OP, little ones are incredibly resilient. if this transition is handled with love, i am sure all will go well. pump now to build your stash, pump while you are gone, and try to get her back to the breast when you return. i'm sure everything will be fine.

and THANK YOU for your contribution to and service for our country!!!!
post #19 of 23
Quote:
Originally Posted by mamameg View Post
sorry for laughing, but this does not seem very practical. i don't know many people who have a month to spare to hang out in a hotel near a military training camp.

it seems much more practical that the baby be home, in a familiar environment where she is comfortable, with the rest of her family.

OP, little ones are incredibly resilient. if this transition is handled with love, i am sure all will go well. pump now to build your stash, pump while you are gone, and try to get her back to the breast when you return. i'm sure everything will be fine.

and THANK YOU for your contribution to and service for our country!!!!
Hmm... I definitely see what you're saying, but 11 months is awful young to be separated from mommy for a whole month IMO. I tend to think that appropriate mother-baby separation is about one hour per 6 months of life. Kids are resilient, yes, but they also internalize a lot of pain and stress. When they're pre-verbal it's hard to know what's going on.
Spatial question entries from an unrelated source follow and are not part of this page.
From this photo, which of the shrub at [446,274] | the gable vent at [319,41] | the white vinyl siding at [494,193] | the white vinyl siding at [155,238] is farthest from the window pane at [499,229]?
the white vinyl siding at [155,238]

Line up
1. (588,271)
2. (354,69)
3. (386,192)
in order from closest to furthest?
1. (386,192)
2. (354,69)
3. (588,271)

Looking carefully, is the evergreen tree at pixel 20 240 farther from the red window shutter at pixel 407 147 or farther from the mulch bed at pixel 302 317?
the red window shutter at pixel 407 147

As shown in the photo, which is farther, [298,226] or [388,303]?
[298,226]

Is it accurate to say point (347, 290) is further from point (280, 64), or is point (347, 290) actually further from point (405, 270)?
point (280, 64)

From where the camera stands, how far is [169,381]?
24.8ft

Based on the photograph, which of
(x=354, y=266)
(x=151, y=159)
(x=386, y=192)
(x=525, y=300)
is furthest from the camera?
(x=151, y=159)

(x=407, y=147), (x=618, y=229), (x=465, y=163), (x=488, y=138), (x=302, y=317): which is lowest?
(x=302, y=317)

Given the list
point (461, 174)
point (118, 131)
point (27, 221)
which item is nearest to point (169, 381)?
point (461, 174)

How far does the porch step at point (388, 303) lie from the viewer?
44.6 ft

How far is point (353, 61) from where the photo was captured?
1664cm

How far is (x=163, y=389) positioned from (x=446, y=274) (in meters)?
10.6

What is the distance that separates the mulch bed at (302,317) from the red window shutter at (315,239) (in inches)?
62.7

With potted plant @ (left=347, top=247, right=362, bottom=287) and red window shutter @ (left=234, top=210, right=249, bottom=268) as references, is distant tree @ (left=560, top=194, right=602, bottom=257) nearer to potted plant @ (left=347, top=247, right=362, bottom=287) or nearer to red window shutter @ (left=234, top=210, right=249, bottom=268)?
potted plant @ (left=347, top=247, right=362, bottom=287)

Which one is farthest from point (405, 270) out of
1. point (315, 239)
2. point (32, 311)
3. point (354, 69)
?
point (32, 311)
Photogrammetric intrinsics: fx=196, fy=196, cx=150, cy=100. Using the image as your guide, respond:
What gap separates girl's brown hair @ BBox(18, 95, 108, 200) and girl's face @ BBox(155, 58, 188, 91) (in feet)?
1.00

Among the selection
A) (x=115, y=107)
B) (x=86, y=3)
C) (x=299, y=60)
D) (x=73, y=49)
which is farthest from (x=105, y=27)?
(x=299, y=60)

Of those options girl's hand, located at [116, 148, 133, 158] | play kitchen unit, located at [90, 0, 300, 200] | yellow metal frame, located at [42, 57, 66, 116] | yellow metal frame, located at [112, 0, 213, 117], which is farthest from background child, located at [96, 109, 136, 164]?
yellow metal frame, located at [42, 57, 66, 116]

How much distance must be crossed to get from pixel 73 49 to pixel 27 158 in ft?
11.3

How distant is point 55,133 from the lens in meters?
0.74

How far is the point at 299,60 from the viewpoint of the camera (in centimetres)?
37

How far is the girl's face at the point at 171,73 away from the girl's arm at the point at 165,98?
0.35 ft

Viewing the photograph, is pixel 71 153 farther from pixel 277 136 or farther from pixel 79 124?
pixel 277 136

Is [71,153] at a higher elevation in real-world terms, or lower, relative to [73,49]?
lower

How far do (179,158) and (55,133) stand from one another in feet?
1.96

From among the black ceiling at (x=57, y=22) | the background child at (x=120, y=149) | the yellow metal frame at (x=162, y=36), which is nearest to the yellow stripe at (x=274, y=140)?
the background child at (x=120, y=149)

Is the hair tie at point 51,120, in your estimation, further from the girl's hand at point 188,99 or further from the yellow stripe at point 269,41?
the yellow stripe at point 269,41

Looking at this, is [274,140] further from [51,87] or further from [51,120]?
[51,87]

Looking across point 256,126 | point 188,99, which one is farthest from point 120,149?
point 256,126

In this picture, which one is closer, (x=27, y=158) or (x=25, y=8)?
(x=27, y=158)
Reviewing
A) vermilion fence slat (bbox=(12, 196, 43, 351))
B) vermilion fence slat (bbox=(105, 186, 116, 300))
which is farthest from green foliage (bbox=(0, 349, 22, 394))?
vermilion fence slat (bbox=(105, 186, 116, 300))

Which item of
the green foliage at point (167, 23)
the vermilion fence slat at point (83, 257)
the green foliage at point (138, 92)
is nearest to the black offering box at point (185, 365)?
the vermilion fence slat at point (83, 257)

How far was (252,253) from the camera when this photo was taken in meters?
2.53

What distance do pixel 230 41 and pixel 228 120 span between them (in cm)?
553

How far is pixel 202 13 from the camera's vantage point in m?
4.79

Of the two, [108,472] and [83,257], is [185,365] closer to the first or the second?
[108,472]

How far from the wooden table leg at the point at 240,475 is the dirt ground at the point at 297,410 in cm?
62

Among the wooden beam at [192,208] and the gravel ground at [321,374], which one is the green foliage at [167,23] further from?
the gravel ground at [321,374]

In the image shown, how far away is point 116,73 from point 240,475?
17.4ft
OP, best of luck with your decision. And indeed, thank you for your service to our country.
post #20 of 23
i agree it's young, but what can she do? she's obligated to her service.

i believe keeping the rest of the child's life as consistent and familiar as possible is the best course of action. uprooting the child from the family, or uprooting the entire family for a month seems more disruptive and potentially traumatic.

also, i don't know if you are familiar with military training, but they don't get too many "breaks" and they will NOT be sympathetic to the OP missing any part of her training so she can nurse her baby.

baby will still be getting breast milk and will resume nursing upon her mother's return. i think the OP is doing the best she can in this situation. if it's not a situation you would choose, that's fine, but i don't see the value of stressing that point in a thread where she's clearly asking for suggestions about her specific situation.